Spatial reasoning question data:

····················

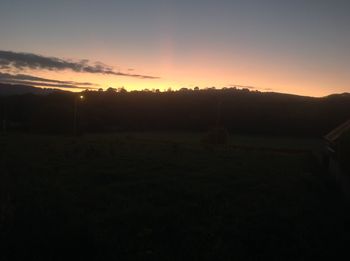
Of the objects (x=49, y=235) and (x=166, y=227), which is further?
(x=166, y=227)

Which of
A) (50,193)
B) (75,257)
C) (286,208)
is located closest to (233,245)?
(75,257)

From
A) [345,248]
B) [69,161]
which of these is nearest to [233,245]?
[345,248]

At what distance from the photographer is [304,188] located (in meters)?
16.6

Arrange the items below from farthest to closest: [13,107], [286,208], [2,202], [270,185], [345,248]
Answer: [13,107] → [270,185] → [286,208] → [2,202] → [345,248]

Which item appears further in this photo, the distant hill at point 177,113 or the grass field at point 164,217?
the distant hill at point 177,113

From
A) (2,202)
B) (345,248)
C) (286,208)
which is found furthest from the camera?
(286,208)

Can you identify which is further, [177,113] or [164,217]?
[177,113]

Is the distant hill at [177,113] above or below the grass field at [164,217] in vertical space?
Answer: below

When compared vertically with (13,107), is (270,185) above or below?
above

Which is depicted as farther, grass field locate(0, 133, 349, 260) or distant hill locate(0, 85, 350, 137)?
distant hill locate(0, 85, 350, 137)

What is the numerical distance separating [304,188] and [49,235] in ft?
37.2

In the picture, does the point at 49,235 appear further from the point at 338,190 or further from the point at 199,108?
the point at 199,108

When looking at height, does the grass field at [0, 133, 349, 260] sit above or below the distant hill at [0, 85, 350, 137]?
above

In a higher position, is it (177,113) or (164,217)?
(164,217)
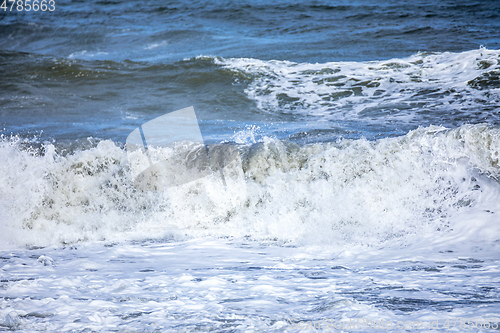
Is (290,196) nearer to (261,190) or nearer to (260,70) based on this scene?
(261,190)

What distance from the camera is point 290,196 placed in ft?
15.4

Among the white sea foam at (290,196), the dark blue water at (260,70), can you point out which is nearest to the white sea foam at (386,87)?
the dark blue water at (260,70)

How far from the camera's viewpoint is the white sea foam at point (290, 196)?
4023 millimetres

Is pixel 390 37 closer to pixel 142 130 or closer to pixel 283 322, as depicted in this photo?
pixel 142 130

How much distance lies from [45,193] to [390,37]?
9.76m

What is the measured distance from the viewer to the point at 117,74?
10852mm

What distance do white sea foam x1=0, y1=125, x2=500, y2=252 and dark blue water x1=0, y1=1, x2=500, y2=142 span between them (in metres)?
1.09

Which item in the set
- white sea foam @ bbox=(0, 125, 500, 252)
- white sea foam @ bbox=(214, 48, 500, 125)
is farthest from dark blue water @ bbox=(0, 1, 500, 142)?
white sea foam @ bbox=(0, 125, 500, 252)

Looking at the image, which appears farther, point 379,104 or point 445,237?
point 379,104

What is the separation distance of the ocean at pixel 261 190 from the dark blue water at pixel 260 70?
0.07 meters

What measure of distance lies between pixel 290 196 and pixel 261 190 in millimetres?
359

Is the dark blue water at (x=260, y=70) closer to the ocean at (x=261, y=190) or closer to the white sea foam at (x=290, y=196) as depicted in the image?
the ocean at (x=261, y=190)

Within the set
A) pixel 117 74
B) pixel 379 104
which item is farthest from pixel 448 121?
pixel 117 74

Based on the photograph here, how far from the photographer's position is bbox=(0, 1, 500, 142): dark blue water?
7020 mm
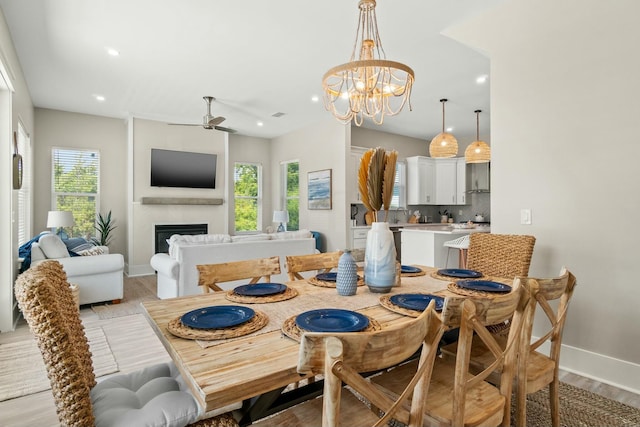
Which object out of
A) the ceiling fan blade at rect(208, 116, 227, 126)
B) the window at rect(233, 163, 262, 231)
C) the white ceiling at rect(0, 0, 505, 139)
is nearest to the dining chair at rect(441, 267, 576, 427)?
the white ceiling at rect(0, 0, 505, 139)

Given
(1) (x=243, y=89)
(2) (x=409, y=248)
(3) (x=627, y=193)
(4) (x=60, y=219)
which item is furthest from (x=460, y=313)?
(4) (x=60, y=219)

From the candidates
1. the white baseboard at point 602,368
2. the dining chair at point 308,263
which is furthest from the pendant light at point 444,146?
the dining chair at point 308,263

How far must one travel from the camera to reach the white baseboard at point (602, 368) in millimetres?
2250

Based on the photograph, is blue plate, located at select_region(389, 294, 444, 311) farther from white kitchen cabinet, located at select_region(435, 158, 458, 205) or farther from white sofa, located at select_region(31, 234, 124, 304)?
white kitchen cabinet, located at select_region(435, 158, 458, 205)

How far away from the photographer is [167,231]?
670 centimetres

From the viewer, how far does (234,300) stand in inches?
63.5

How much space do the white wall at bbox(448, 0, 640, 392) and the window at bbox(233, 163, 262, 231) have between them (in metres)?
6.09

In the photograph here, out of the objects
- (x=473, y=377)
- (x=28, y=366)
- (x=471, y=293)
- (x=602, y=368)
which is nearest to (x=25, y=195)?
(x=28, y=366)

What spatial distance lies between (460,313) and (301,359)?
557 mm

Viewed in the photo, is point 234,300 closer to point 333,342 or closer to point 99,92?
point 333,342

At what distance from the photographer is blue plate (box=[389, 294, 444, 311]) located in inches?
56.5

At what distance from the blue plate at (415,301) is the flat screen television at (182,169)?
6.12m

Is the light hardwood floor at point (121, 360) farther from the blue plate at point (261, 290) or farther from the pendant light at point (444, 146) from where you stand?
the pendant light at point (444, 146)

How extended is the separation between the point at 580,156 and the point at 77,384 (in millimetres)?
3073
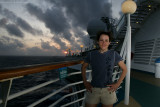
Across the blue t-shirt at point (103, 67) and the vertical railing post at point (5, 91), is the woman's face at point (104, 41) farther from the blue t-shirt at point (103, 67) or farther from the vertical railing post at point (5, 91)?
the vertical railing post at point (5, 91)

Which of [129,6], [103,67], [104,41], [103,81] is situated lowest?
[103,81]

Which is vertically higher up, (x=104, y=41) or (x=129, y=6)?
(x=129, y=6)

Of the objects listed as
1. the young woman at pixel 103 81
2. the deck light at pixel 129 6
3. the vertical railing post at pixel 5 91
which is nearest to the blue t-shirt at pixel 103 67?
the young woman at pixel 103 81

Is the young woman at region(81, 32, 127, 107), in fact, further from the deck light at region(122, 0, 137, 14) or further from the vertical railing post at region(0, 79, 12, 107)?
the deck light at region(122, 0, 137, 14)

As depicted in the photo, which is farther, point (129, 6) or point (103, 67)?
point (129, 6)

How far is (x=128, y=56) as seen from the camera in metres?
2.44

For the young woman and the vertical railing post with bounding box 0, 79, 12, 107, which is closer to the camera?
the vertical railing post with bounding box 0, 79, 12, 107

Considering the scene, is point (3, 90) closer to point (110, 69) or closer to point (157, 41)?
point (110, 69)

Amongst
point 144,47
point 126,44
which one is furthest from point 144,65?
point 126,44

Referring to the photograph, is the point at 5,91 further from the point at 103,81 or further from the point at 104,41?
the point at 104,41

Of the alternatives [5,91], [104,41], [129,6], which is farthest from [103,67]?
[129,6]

····················

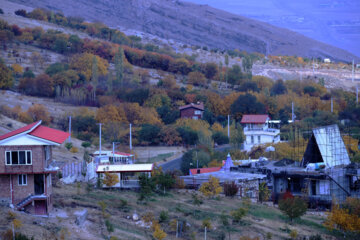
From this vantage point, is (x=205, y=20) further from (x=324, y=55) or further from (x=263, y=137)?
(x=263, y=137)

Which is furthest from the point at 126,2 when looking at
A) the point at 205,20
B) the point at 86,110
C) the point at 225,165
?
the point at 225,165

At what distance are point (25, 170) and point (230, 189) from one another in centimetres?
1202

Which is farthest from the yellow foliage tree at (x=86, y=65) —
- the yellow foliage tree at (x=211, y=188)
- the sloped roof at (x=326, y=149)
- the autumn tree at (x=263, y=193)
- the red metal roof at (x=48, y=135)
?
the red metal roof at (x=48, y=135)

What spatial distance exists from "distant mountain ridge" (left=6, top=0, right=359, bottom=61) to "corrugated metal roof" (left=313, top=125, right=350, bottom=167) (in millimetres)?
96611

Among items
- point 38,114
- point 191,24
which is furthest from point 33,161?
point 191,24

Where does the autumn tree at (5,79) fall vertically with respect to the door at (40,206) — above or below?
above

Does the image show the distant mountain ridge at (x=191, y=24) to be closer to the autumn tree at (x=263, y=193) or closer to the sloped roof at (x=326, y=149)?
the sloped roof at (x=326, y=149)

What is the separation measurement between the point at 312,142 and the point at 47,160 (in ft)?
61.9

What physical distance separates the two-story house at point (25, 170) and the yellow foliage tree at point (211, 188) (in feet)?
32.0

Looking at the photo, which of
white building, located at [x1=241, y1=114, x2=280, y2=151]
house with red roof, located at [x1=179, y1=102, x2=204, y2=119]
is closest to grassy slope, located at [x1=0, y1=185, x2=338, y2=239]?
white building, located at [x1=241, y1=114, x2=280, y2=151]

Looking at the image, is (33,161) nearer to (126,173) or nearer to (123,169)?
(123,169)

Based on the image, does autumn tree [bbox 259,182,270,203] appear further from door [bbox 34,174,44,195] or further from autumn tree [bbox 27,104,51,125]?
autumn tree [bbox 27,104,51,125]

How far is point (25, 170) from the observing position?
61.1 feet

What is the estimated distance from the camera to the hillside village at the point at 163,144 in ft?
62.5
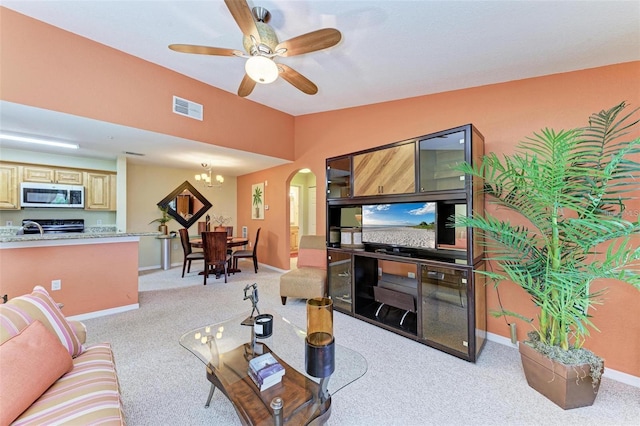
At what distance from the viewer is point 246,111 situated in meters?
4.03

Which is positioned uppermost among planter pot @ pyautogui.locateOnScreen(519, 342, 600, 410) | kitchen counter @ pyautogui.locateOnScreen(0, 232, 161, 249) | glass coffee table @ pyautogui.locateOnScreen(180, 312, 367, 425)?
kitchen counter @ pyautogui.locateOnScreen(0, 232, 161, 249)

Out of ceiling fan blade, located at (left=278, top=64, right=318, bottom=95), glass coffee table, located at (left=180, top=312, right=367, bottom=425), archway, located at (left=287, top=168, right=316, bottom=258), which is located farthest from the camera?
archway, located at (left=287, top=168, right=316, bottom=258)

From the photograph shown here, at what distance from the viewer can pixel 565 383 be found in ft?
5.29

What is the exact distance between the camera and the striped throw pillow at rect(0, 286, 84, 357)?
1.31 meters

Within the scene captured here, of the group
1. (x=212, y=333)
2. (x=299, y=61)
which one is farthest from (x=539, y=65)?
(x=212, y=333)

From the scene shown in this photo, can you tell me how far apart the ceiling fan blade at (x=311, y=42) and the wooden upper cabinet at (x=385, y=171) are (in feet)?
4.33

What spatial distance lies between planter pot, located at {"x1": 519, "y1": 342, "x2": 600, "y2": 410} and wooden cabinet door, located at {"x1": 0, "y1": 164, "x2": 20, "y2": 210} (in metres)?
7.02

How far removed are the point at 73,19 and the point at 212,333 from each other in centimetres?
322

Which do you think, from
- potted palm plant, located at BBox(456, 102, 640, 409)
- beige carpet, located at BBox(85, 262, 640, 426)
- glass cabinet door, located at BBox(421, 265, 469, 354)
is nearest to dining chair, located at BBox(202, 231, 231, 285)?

····················

▶ **The problem**:
Can you write out again the lines of the entries starting with the line containing "Which do you think, from" and going on through the line containing "is nearest to dining", substituting "positioned at" for "located at" and leaving everything else unchanged?

▶ **Task answer**:
Which do you think, from
- potted palm plant, positioned at BBox(456, 102, 640, 409)
- beige carpet, positioned at BBox(85, 262, 640, 426)
- glass cabinet door, positioned at BBox(421, 265, 469, 354)
is nearest to dining chair, positioned at BBox(202, 231, 231, 285)?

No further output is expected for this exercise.